Each StreamAlert cluster creates two Lambda functions:

  • rule_processor: Analyze incoming logs against rules in real time
  • alert_processor: Deliver alerts to designated outputs

Concepts

Per Cluster Lambda Settings

stream_alert is the main configuration module which manages:

  1. Lambda Functions for rule and alert processing
  2. IAM roles and policies
  3. SNS topic for alerts

Template:

conf/clusters/cluster-name.json
{
  "stream_alert": {
    "alert_processor": {
      "timeout": 25,
      "log_level": "info",
      "memory": 128,
      "current_version": "$LATEST",
      "outputs": {
        "aws-s3": [],
        "aws-lambda": []
      }
    },
    "rule_processor": {
      "timeout": 10,
      "log_level": "debug",
      "memory": 256,
      "current_version": "$LATEST"
    }
  }
}

Options:

Key Required Description
timeout Yes The time (in seconds) the Lambda function is allowed to process an incoming record.
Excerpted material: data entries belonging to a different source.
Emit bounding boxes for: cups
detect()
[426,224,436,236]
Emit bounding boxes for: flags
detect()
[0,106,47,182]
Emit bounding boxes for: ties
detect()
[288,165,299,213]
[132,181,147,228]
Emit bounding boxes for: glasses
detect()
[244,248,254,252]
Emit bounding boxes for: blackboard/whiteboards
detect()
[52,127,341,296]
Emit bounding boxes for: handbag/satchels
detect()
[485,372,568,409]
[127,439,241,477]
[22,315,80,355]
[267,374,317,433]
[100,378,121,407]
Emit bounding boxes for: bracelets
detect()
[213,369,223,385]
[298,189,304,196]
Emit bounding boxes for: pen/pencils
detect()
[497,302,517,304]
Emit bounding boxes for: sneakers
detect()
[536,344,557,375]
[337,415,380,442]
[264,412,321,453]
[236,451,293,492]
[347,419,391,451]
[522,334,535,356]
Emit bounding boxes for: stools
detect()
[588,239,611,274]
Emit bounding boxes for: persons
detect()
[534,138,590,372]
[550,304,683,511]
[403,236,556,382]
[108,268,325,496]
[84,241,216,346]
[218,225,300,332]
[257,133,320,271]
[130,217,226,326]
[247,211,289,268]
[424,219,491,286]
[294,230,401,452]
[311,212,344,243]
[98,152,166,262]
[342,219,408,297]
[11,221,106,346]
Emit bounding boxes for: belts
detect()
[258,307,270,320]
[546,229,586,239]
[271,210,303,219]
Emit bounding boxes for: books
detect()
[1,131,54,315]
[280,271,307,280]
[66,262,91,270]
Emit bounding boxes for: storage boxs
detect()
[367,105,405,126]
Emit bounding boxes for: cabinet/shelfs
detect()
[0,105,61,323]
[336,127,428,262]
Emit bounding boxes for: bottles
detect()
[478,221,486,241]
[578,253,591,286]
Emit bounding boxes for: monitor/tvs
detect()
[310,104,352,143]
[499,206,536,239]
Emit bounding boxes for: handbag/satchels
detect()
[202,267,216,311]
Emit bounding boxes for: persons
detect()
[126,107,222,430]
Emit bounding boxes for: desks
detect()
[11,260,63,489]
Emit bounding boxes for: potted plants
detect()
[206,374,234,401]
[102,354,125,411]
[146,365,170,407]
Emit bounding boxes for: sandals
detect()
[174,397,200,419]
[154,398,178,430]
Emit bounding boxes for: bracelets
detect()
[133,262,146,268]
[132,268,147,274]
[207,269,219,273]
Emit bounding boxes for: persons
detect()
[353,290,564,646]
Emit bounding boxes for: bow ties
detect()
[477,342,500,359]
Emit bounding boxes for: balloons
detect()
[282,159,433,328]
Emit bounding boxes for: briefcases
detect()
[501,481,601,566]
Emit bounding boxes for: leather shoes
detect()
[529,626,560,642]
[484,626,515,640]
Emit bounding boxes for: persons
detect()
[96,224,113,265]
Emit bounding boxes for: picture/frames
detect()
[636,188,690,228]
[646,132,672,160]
The timeout can be set to any value between 1 and 300 seconds.
memory Yes The amount of memory allocated for the Lambda function execution.
log_level No The log level for the Lambda function, can be either info or debug. Default is info, but enabling debug can help with diagnosing errors in each function.
current_version Yes The most current published version of the Lambda function.
outputs Yes A collection of S3 bucket IDs or AWS Lambda function names to configure as valid outputs. By default, aws-s3 should contain the bucket created by the stream_alert module: prefix.cluster.streamalerts. Optionally, if the alert processor needs to invoke other Lambda functions from within your AWS account, specify a list of function names.

vpc_config

To enable StreamAlert’s Alert Processor to access resources inside a VPC, you must provide additional VPC-specific configuration information.

More information

Template:

conf/clusters/cluster-name.json
{
  "alert_processor": {
    "vpc_config": {
      "subnet_ids": [],
      "security_group_ids": []
    }
  }
}

Options:

Key Required Description
subnet_ids Yes A list of VPC subnet IDs to run the Alert Processor in
security_group_ids Yes A list of security group IDs to apply to the Alert Processor

inputs

StreamAlert’s Rule Processor can be configured to support SNS as an input data source.

Template:

conf/clusters/cluster-name.json
{
  "rule_processor": {
    "inputs": {
      "aws-sns:": []
    }
  }
}

Global Lambda Config

The conf/lambda.json configuration file controls common settings across all Lambda functions.

Template:

conf/lambda.json
{
  "alert_processor_config": {
    "handler": "stream_alert.rule_processor.main.handler",
    "source_bucket": "prefix.streamalert.source",
    "source_current_hash": "auto_generated_hash",
    "source_object_key": "auto_generated_s3_object_key",
    "third_party_libraries": [
      "jsonpath_rw",
      "netaddr"
    ]
  },
  "rule_processor_config": {
    "handler": "stream_alert.rule_processor.main.handler",
    "source_bucket": "prefix.streamalert.source",
    "source_current_hash": "auto_generated_hash",
    "source_object_key": "auto_generated_s3_object_key",
    "third_party_libraries": []
  }
}

Options:

Key Required Description
source_bucket Yes The S3 bucket for uploading and storing the StreamAlert application code. Open variables.json and replace the prefix with your company name.
source_current_hash Yes The checksum of the currently running Lambda function. Used for version publishing.
source_object_key Yes The full path in S3 to the currently running Lambda function source code zip.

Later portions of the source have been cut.